• **Work to complete**
a - Answer each question from the Whitstable interview.
(i) What rating did SFX magazine give the book?
(ii) How did the author describe the "vampire" character?
(iii) Which screenplay paperback did the author treat as a Bible?
b - Reproduce the Whitstable interview word for word, from "To be honest" to "to horror fiction?".
c - According to the Whitstable interview, why are real-life details such as someone lighting a Silk Cut useful in a story? Answer in one to three sentences.

-- Provided passage follows --

Q: How important is sense of place to you in your work?

I think in most stories specificity is important. Well, authenticity is important. If you are trying to convince the reader or viewer that something weird or outlandish really happened, the trappings of real life are often useful to give a feeling of realism, in a way. If somebody lights a Silk Cut rather than a cigarette. All those touches – not to belabour them, obviously – add to the feeling this could happen.

Beyond that a sense of place also helps with the symbolism and theme. I’ve always found off-season seaside towns evocative, even ghostly, in their dry, slumbery atmosphere. This was excellent in Don’t Look Now, of course – somehow making the place itself otherworldly. And in “Whitstable” – look, the place is the title, even! – the image of the bereaved man looking out to sea seemed fundamental. There’s something about the constant nature of the sea and our fickle, fragile lives. And then, of course, I thought about the industry there of fishing and fishermen. I didn’t want my “vampire” to be a nobleman or toff, or office worker, or weirdo with pervy glasses – I didn’t know what he could be without it being a cliché. Then I described him as a hippie, very much of 1971, in contrast with the fuddy-duddy, old-fashioned Cushing, and I thought Cushing would probably observe that he looked like Jesus Christ (as people often said of John Lennon). Then, bingo – the connection with being a fisherman was complete. Les Gledhill became the exact reversal of the Saviour that Cushing felt had abandoned him. The themes all came together, largely by thinking about the place.

Q: Official publication date is 26th May, but I believe the hardcover edition has already sold out. What kind of response has Whitstable received?

To be honest it has been beyond my wildest dreams. It got 5 out of 5 stars in SFX magazine and an amazing review in Starburst. I’ve girded my loins for a bad one but there simply hasn’t been, touch wood! I’ve even had some tremendous feedback from people who knew Cushing and are experts on his work – David Pirie, Jonathan Rigby, Wayne Kinsey, to name a few. They’ve all been massively encouraging. But of course it was vital for me to get input from people like that to reassure me I’d “caught” the great actor convincingly. I’m happy to report that, to a man, they reported I had. Director Mick Garris and critic Kim Newman have also said they love it. I feel a bit humbled by the positive response, to be absolutely truthful.

Q: What brought you to horror fiction?

Growing up with Hammer, with comics, with Famous Monsters of Filmland. Gravitating to Pan and Poe and Stephen King. I think it is a familiar route, except for some bizarre reason I didn’t particularly want to be a novelist, I wanted to write movies. I picked up a paperback of the screenplay of Westworld just after it came out, and that was my Bible. I actually loved the screenplay form. I loved seeing films in my head. The only way to do it.

-- Provided passage concluded --
-- Supplied entries follows --

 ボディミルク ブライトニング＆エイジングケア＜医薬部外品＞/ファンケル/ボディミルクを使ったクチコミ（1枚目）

-- Supplied entries concluded --
-- Supplied entries follows --

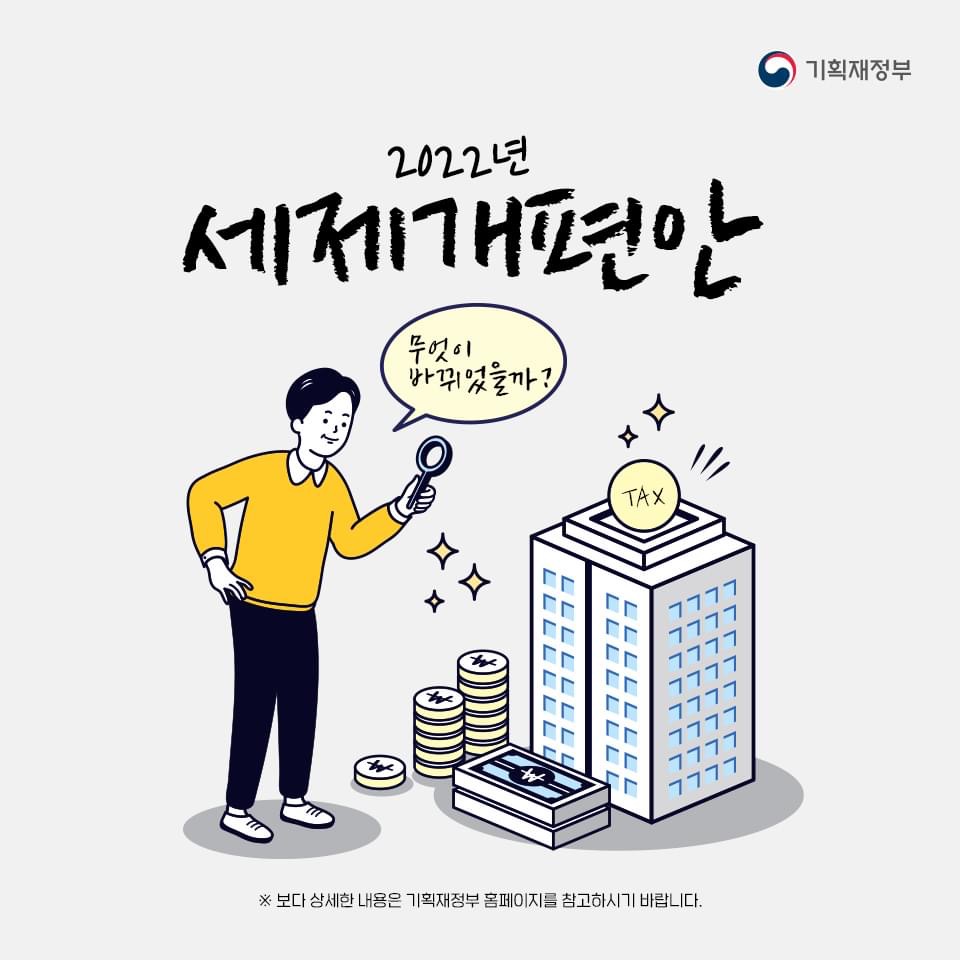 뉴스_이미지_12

-- Supplied entries concluded --

• **Responses to the tasks**
a -
(i) 5 out of 5 stars.
(ii) As a hippie, very much of 1971.
(iii) The screenplay of Westworld.

b -
To be honest it has been beyond my wildest dreams. It got 5 out of 5 stars in SFX magazine and an amazing review in Starburst. I’ve girded my loins for a bad one but there simply hasn’t been, touch wood! I’ve even had some tremendous feedback from people who knew Cushing and are experts on his work – David Pirie, Jonathan Rigby, Wayne Kinsey, to name a few. They’ve all been massively encouraging. But of course it was vital for me to get input from people like that to reassure me I’d “caught” the great actor convincingly. I’m happy to report that, to a man, they reported I had. Director Mick Garris and critic Kim Newman have also said they love it. I feel a bit humbled by the positive response, to be absolutely truthful.

Q: What brought you to horror fiction?

c - They give a feeling of realism. That helps convince the reader or viewer that something weird or outlandish really happened and that it could happen.